▶ [Instruction]:
Write out the whole text on Berlin's museums below, word for word.
---- Selected text
Although I had just visited Berlin 15 months earlier and visited several museums on that visit, I  barely made a dent in that 170-museum list.  More significantly, I only saw—but did not visit—Museum Island, so named because it houses several museums.  These are also the leading art museums in the city and among the leading ones in the world.

Selflessly, I wanted to share them with my partner and selfishly, I wanted to see more of the museums of Berlin.  So that city became the next city on our European tour.

So I returned to Berlin to rectify that situation, and visited these 7 museums (2 return visits, 5 additional ones):

  • The Story of Berlin
  • Neues Museum (New Museum)
  • Alte Nationalgalerie (Old National Gallery)
  • DDR Museum
  • Staatliches Institut für Musikforschung (Musical Instrument Museum)
  • Kunstgewerbemuseum  (Museum of Applied (Decorative) Arts)
  • Deutsches Historisches Museum (German Historical Museum)

The Story of Berlin (www.story-of-berlin.de).   Hidden in the back of a nondescript office building with an interior mall near the heart of West Berlin’s shopping street, Kurfürstendamm , the Story of Berlin provides visitors with an introduction to Berlin through its history.  Although its name comes up in a Google search of museums, some tourist guides label The Berlin Story an attraction.

Because I had just visited it 15 months earlier, I would not have visited the Story of Berlin on this trip.  But even after taking a tour bus through the city, my partner had questions about Berlin and, based on my previous visit, knew that the Berlin Story would answer them.

The Story of Berlin has two parts: a two-story exhibition that walks visitors through the history of the city, and a nuclear bomb shelter, located elsewhere in the building (outside of the exhibition) and that requires a guided tour.
--------
---- Data rows
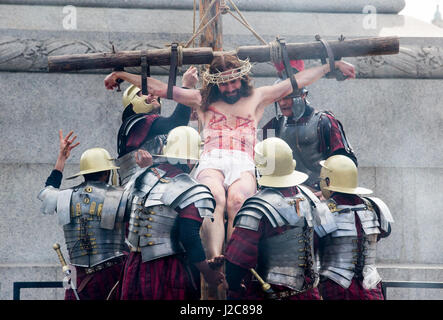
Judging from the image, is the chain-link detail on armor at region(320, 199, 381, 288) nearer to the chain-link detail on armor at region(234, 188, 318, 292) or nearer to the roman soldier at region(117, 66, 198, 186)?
--------
---- Data rows
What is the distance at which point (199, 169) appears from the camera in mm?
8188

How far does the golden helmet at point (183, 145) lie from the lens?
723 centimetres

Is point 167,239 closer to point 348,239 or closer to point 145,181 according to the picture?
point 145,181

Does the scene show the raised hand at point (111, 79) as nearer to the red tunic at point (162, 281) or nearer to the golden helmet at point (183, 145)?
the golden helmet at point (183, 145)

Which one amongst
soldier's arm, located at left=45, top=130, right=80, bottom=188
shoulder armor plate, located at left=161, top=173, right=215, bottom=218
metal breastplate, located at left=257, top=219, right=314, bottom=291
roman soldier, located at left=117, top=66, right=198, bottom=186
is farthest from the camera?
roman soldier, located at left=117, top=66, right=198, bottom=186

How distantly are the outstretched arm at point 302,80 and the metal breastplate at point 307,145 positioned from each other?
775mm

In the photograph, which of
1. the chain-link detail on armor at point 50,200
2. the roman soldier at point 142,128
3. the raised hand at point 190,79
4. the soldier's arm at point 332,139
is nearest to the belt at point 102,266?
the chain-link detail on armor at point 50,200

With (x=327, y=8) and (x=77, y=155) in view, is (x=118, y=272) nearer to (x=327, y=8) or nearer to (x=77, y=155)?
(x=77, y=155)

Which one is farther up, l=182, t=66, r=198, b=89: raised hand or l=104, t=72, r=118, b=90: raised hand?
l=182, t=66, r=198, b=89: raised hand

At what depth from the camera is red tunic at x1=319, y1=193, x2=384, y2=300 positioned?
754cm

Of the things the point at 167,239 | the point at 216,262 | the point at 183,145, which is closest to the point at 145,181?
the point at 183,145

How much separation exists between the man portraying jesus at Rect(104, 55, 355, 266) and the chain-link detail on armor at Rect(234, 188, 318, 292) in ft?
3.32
--------
---- Data rows
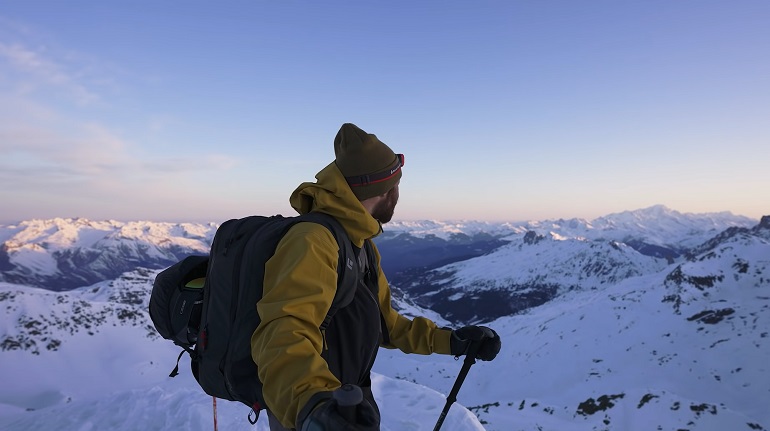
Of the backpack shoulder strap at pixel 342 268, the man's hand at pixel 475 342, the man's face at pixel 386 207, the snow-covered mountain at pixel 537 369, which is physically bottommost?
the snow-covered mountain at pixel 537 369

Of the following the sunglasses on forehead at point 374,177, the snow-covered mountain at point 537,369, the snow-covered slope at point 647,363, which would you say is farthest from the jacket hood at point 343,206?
--------
▶ [Solution]:
Although I had just visited Berlin 15 months earlier and visited several museums on that visit, I  barely made a dent in that 170-museum list.  More significantly, I only saw—but did not visit—Museum Island, so named because it houses several museums.  These are also the leading art museums in the city and among the leading ones in the world.

Selflessly, I wanted to share them with my partner and selfishly, I wanted to see more of the museums of Berlin.  So that city became the next city on our European tour.

So I returned to Berlin to rectify that situation, and visited these 7 museums (2 return visits, 5 additional ones):

  • The Story of Berlin
  • Neues Museum (New Museum)
  • Alte Nationalgalerie (Old National Gallery)
  • DDR Museum
  • Staatliches Institut für Musikforschung (Musical Instrument Museum)
  • Kunstgewerbemuseum  (Museum of Applied (Decorative) Arts)
  • Deutsches Historisches Museum (German Historical Museum)

The Story of Berlin (www.story-of-berlin.de).   Hidden in the back of a nondescript office building with an interior mall near the heart of West Berlin’s shopping street, Kurfürstendamm , the Story of Berlin provides visitors with an introduction to Berlin through its history.  Although its name comes up in a Google search of museums, some tourist guides label The Berlin Story an attraction.

Because I had just visited it 15 months earlier, I would not have visited the Story of Berlin on this trip.  But even after taking a tour bus through the city, my partner had questions about Berlin and, based on my previous visit, knew that the Berlin Story would answer them.

The Story of Berlin has two parts: a two-story exhibition that walks visitors through the history of the city, and a nuclear bomb shelter, located elsewhere in the building (outside of the exhibition) and that requires a guided tour.